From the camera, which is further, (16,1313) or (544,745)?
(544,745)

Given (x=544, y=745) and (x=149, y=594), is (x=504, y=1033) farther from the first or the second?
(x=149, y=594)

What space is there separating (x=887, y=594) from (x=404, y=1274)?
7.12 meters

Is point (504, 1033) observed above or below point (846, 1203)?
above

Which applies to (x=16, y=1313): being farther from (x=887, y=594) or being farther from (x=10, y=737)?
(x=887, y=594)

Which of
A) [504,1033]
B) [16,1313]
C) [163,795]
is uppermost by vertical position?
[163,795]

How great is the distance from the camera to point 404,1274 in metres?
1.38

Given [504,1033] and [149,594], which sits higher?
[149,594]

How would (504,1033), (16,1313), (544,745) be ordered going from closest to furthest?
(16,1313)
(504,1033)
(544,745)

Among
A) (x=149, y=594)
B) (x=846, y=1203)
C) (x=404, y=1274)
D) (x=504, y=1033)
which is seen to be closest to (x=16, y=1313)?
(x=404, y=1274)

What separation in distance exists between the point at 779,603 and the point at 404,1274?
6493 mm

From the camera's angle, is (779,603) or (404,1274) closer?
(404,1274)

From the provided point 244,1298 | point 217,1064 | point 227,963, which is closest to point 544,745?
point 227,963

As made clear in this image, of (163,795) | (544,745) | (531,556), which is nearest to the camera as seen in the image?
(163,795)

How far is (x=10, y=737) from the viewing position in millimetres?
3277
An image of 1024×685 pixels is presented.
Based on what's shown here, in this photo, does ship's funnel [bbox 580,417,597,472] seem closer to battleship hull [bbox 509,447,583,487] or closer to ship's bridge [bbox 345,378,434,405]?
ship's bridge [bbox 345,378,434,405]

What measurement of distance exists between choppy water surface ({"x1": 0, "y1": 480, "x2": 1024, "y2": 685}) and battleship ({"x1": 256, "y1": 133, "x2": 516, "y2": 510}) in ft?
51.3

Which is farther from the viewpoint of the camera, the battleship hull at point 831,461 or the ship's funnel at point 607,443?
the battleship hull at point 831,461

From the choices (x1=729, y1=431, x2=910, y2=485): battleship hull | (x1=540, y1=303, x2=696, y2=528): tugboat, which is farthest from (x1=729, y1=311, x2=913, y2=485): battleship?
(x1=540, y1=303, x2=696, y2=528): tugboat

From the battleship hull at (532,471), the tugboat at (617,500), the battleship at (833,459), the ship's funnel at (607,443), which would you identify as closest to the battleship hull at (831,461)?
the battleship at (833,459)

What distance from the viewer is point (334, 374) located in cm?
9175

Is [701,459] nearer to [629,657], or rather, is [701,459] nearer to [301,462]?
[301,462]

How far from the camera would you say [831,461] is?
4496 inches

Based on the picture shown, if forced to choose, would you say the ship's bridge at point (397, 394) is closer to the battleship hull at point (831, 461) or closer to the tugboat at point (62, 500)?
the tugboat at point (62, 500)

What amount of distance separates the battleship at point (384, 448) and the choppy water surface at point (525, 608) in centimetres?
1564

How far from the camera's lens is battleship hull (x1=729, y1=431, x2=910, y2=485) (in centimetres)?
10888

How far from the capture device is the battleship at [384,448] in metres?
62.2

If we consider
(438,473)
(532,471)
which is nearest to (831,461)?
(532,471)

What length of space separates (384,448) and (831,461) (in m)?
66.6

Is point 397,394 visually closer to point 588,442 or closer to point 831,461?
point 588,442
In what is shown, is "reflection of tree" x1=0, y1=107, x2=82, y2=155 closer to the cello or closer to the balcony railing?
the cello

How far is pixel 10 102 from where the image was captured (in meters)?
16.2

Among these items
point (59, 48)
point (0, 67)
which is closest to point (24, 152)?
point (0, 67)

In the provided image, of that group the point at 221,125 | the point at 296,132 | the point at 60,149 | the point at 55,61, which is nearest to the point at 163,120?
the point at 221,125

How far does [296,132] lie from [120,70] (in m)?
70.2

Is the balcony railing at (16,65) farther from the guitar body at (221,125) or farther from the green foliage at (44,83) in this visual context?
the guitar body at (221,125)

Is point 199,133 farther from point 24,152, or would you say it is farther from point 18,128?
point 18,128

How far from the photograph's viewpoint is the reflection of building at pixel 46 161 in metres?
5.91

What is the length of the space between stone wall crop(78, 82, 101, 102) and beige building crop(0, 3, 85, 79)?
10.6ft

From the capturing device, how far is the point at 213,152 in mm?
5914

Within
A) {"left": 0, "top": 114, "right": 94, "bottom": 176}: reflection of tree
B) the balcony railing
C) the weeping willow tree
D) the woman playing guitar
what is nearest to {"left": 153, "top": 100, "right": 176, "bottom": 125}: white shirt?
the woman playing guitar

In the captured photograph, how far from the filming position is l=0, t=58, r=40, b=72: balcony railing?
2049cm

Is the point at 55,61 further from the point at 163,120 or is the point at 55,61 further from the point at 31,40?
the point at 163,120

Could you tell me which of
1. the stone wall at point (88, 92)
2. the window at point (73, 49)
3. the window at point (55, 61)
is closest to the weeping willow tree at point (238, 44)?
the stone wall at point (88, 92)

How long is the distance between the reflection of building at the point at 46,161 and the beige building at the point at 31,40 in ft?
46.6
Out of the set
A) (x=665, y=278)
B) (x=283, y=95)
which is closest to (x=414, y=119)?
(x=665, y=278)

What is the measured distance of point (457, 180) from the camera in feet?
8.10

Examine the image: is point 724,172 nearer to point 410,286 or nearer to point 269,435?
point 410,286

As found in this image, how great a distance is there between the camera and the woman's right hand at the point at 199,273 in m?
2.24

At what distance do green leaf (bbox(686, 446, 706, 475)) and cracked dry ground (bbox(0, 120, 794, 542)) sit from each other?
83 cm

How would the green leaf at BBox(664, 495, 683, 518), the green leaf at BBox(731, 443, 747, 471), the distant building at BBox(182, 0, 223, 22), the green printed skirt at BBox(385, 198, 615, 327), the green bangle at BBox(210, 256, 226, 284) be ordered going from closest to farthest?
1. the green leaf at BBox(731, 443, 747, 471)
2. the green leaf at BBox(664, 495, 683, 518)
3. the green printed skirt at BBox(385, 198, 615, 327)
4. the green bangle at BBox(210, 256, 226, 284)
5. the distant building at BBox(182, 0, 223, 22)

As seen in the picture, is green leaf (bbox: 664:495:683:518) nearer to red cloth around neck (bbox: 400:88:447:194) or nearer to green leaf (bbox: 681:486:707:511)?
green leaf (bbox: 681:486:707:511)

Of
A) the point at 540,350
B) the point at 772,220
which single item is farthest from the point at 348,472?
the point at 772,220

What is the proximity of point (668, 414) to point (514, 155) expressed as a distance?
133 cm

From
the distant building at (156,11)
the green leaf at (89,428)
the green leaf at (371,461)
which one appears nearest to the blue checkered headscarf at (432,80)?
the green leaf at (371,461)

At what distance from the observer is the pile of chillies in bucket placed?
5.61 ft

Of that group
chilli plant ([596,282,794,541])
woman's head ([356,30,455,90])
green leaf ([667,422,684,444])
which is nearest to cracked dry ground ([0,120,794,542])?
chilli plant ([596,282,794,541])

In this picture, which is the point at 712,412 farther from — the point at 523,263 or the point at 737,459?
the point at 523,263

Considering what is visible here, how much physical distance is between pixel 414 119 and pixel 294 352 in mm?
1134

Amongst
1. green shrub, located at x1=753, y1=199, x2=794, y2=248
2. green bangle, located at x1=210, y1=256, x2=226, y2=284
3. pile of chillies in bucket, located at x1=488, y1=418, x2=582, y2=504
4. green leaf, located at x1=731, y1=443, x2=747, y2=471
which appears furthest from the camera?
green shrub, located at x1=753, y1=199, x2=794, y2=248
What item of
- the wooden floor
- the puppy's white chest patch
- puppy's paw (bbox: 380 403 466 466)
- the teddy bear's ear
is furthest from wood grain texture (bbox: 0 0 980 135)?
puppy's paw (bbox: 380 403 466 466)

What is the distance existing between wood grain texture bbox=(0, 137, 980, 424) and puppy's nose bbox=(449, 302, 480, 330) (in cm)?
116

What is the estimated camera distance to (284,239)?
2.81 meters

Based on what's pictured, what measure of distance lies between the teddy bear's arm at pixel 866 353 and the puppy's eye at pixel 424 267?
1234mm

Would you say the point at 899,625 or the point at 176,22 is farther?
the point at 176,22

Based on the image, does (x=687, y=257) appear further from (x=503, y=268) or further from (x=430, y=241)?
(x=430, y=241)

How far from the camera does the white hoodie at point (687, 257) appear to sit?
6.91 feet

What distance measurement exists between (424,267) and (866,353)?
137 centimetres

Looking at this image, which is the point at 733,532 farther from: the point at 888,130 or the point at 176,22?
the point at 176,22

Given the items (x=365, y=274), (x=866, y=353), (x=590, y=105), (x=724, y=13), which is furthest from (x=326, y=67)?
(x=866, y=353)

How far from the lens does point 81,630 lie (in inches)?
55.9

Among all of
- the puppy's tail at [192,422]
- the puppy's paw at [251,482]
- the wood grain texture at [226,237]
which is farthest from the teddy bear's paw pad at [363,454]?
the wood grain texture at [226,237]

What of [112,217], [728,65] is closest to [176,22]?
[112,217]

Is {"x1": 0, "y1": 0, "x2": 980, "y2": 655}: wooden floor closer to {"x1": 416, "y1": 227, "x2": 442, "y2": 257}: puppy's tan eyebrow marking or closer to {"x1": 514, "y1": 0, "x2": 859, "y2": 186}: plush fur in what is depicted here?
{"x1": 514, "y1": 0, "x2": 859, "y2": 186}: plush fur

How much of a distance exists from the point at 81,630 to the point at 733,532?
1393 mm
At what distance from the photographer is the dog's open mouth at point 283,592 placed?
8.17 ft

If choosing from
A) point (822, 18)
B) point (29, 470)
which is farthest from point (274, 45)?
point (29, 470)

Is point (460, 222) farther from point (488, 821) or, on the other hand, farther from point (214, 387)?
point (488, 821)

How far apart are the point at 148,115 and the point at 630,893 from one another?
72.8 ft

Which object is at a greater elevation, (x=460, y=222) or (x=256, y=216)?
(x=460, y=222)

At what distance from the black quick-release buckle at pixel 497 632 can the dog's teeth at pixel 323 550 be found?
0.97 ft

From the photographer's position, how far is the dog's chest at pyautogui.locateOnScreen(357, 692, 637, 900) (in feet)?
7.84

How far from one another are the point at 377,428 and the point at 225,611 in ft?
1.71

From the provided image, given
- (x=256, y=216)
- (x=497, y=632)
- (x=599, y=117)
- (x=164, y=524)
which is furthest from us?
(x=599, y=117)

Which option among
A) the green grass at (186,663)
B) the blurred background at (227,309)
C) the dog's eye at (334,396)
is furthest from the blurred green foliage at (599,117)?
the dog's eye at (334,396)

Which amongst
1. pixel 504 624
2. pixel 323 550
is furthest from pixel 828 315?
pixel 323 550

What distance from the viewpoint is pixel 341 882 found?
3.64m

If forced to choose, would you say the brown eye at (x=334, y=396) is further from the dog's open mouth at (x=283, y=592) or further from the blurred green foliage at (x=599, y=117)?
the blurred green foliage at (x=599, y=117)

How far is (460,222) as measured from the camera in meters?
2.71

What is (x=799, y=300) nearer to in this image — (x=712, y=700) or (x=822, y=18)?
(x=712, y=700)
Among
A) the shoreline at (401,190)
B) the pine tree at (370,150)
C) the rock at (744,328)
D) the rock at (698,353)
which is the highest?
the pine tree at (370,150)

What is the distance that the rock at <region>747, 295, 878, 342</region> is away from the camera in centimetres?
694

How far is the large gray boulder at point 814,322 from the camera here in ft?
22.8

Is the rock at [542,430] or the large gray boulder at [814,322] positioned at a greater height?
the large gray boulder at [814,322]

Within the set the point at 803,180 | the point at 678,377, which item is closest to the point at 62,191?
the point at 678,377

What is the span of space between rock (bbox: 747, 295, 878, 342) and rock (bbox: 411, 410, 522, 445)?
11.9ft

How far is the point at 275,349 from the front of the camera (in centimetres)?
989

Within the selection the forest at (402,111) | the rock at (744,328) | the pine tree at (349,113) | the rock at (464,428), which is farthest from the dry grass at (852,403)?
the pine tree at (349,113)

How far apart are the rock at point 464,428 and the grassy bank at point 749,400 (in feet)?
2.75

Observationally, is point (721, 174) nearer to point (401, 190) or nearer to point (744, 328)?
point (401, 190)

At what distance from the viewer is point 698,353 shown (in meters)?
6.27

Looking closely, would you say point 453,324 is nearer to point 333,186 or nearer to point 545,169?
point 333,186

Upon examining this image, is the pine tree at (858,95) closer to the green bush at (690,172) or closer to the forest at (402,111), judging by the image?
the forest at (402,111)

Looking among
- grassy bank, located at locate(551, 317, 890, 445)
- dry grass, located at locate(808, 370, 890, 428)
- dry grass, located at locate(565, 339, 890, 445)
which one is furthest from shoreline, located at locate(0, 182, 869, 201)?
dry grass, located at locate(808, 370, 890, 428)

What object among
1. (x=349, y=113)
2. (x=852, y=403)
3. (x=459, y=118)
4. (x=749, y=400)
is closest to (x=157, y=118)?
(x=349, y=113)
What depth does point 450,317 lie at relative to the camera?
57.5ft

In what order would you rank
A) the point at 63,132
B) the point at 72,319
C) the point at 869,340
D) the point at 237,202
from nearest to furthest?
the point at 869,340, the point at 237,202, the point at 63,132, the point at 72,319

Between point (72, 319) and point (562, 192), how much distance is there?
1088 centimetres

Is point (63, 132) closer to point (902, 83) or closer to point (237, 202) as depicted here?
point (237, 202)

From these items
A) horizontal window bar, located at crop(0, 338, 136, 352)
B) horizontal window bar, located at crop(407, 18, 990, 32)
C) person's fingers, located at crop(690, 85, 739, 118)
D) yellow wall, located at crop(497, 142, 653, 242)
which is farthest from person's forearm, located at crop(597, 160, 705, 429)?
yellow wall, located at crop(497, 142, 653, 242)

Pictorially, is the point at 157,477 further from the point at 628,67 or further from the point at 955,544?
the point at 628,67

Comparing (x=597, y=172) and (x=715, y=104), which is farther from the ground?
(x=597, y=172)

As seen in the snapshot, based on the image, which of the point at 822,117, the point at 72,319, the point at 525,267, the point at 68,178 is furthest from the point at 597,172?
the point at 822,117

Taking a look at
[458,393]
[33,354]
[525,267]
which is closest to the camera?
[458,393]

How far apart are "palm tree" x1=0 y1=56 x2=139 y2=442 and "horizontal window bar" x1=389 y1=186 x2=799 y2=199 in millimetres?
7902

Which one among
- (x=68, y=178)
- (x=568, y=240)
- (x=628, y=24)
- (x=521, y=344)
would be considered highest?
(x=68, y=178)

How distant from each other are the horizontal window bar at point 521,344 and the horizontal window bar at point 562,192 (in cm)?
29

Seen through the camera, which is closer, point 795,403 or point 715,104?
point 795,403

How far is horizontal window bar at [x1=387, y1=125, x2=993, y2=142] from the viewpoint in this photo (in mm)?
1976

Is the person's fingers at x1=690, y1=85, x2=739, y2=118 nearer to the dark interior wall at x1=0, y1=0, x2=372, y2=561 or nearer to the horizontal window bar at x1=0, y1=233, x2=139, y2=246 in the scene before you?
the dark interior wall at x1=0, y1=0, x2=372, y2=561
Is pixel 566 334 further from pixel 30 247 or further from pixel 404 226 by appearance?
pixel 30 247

□ □ □ □ □

▶ Problem statement: Set down, word for word, only the lines running from the line with "Seen through the" to the last line of the listing above. Both of those lines belong in your answer.

▶ Reply:
Seen through the camera, which is closer, point 795,403 or point 715,104?
point 795,403

How far is horizontal window bar at [x1=387, y1=125, x2=993, y2=142] from the viewpoint in this photo (in mm)?
1976

Is the person's fingers at x1=690, y1=85, x2=739, y2=118 nearer to the dark interior wall at x1=0, y1=0, x2=372, y2=561 or nearer to the horizontal window bar at x1=0, y1=233, x2=139, y2=246 in the scene before you?
the dark interior wall at x1=0, y1=0, x2=372, y2=561
Is pixel 566 334 further from pixel 30 247 or further from pixel 404 226 by appearance?
pixel 30 247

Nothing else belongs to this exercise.